WHAT THIS EXERCISE ASKS:
- A) Set down the part of the financial report text between "Following the Initial" and "for operating activities.", inclusive, keeping every word as it appears.
- B) Using the first sentence of the financial report text, list every item that makes up the net income of $1,715,748 for the year ended December 31, 2021, along with its dollar amount.

QUOTED TEXT:
──────────
For the year ended December 31, 2021, we had net income of $1,715,748, which
consisted of the change in fair value of warrant liabilities of $3,626,532 and
interest earned on investments held in Trust Account of $39,258, offset by
formation and operating expenses of $1,338,412 and transaction costs incurred in
connection with the warrant liabilities of $611,630.
For the period from October 6, 2020 (inception) through December 31, 2020, we
had a net loss of $2,241, which consisted of formation and operating expenses.
Liquidity and Capital Resources
On January 14, 2021, the Company consummated the Initial Public Offering of
27,600,000 Units, which includes the full exercise by the underwriter of its
over-allotment option in the amount of 3,600,000 Units, at $10.00 per Unit,
generating gross proceeds of $276,000,000 which is described in Note 4.
Simultaneously with the closing of the Initial Public Offering, we consummated
the sale of 7,520,000 Private Placement Warrants at a price of $1.00 per Private
Placement Warrant in a private placement with the Sponsor, generating gross
proceeds of $7,520,000, which is described in Note 5.
Following the Initial Public Offering, the full exercise of the over-allotment
option, and the sale of the Private Units, a total of $276,000,000 was placed in
the Trust Account. We incurred related costs of $15,649,762, consisting of
$5,520,000 in cash underwriting fees, $9,660,000 of deferred underwriting fees
and $469,762 of other offering costs relating to the Initial Public Offering.
For the year ended December 31, 2021, cash used in operating activities was
$889,116. Net income of $1,715,748 was affected by the change in fair value of
the warrant liability of $3,626,532, transaction costs incurred in connection
with the warrant liability of $611,630, and interest earned on investments held
in Trust Account of $39,258. Net changes in operating assets and liabilities
provided $449,296 of cash for operating activities.
──────────
DATA SHOWN:
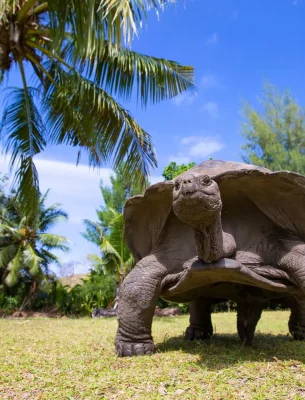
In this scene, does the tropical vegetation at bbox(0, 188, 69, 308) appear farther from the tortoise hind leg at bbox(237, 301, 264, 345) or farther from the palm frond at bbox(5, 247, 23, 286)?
the tortoise hind leg at bbox(237, 301, 264, 345)

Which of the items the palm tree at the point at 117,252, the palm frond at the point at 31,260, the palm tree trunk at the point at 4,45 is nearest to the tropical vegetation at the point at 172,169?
──────────
OUTPUTS:
- A)
Following the Initial Public Offering, the full exercise of the over-allotment
option, and the sale of the Private Units, a total of $276,000,000 was placed in
the Trust Account. We incurred related costs of $15,649,762, consisting of
$5,520,000 in cash underwriting fees, $9,660,000 of deferred underwriting fees
and $469,762 of other offering costs relating to the Initial Public Offering.
For the year ended December 31, 2021, cash used in operating activities was
$889,116. Net income of $1,715,748 was affected by the change in fair value of
the warrant liability of $3,626,532, transaction costs incurred in connection
with the warrant liability of $611,630, and interest earned on investments held
in Trust Account of $39,258. Net changes in operating assets and liabilities
provided $449,296 of cash for operating activities.

- B)
- Change in fair value of warrant liabilities: $3,626,532
- Interest earned on investments held in Trust Account: $39,258
- Formation and operating expenses: $1,338,412 (offset)
- Transaction costs incurred in connection with the warrant liabilities: $611,630 (offset)